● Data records

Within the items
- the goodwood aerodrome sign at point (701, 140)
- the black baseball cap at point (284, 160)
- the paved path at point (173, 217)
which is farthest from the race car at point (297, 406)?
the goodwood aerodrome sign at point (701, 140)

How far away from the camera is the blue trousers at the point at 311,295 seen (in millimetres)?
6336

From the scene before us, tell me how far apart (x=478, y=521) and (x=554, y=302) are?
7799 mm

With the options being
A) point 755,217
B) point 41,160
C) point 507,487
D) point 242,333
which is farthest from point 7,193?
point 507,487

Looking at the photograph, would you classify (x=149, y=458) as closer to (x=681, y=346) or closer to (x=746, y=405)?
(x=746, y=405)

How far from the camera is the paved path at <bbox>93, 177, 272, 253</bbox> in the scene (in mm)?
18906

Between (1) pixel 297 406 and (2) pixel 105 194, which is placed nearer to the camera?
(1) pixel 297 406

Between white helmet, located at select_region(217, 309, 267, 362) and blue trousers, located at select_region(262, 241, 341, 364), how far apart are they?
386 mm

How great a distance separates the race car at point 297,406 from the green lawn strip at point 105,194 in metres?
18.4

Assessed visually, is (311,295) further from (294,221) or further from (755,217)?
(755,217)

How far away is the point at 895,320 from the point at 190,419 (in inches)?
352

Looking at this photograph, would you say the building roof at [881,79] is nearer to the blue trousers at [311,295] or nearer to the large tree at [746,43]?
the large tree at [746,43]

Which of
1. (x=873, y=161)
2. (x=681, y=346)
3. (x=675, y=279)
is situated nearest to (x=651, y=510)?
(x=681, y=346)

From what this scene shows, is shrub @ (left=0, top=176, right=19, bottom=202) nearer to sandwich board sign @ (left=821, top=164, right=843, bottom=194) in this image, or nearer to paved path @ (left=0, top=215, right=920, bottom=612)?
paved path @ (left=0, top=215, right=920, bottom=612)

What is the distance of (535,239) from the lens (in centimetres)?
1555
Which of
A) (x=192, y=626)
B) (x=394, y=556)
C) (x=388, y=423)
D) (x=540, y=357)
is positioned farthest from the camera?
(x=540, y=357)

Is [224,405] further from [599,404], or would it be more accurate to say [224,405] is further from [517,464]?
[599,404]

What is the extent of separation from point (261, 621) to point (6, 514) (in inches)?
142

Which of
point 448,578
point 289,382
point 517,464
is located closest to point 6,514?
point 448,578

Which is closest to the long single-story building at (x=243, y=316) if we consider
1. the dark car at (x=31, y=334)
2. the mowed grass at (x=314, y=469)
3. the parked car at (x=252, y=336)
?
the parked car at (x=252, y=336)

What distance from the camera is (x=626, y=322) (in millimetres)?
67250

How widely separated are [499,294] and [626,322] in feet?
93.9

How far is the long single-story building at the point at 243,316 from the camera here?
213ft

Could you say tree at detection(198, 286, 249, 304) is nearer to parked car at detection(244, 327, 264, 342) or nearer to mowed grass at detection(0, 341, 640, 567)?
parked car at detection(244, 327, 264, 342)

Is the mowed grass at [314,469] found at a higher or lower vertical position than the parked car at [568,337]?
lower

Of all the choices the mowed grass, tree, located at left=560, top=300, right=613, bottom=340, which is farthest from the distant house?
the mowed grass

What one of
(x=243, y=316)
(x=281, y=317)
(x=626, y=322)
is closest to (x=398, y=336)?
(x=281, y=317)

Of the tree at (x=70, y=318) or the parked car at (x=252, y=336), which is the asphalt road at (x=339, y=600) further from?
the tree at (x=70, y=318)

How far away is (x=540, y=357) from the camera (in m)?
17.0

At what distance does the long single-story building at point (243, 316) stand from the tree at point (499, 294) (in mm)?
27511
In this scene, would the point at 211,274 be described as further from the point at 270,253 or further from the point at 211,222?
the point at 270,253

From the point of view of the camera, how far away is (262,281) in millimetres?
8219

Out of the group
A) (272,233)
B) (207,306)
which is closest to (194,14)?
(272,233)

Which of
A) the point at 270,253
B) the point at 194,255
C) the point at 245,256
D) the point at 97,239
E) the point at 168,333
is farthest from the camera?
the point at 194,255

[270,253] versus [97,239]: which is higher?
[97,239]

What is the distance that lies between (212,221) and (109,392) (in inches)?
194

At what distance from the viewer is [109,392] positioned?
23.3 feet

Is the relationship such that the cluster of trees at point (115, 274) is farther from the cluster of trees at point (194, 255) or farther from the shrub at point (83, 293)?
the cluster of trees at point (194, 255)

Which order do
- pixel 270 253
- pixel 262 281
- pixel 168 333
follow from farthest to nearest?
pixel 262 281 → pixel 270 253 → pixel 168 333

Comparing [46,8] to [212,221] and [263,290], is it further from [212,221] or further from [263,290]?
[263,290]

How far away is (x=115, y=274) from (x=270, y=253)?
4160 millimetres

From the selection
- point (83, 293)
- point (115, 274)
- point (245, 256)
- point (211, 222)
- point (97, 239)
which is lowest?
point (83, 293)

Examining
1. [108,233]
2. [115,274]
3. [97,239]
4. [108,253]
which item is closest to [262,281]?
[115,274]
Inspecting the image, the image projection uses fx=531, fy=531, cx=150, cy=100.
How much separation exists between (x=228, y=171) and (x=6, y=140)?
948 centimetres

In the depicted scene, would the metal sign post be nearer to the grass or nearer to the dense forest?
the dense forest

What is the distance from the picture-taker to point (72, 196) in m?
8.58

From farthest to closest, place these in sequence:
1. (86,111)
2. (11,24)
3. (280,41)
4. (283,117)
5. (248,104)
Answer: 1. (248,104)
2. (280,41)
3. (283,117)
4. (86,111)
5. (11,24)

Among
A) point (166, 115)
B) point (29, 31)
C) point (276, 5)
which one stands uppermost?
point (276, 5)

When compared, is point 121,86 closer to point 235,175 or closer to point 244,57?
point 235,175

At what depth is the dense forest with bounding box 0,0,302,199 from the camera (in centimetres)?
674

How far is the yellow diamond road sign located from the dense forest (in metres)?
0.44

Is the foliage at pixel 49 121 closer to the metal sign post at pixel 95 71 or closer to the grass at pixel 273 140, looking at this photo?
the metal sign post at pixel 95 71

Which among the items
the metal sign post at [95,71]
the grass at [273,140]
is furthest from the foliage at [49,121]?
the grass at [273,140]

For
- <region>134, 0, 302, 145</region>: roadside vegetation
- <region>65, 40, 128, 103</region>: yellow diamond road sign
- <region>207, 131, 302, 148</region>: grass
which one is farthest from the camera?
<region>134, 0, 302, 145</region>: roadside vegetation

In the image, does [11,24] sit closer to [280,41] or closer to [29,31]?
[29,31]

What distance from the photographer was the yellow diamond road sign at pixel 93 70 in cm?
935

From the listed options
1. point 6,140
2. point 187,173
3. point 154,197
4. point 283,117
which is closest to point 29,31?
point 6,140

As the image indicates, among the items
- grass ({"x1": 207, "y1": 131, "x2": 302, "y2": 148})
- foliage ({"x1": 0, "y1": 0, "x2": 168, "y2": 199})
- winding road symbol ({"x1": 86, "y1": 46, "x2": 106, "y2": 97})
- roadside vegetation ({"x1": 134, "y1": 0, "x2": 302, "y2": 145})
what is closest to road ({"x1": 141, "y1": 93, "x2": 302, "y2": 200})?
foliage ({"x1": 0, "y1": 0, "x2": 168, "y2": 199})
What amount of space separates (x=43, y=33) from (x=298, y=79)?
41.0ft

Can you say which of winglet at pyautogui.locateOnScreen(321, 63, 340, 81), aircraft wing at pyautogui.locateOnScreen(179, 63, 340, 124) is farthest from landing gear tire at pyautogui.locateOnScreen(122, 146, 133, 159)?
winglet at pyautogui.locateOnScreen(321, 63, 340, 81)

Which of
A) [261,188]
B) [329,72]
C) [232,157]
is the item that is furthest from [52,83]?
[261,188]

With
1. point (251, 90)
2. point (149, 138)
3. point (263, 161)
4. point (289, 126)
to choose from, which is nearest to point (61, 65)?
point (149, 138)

● EXERCISE AIM
Write out the records again from the line with "What amount of" up to and including the last line of the records. Multiply every number in the answers (the distance and the coordinates) by 1.75, round each result to as many decimal places as the original had with halves rounded up, and leave everything else unchanged.

● TASK RESULT
What amount of space separates (x=43, y=33) from (x=298, y=79)?
71.8ft

Can you say which of winglet at pyautogui.locateOnScreen(321, 63, 340, 81), aircraft wing at pyautogui.locateOnScreen(179, 63, 340, 124) is farthest from landing gear tire at pyautogui.locateOnScreen(122, 146, 133, 159)?
winglet at pyautogui.locateOnScreen(562, 110, 595, 142)

Which of
A) [261,188]
B) [329,72]
C) [232,157]
is the item that is furthest from [52,83]?
[457,329]

With
1. point (251, 90)
2. point (149, 138)
3. point (263, 161)
4. point (289, 126)
to choose from, which is nearest to point (61, 65)?
point (261, 242)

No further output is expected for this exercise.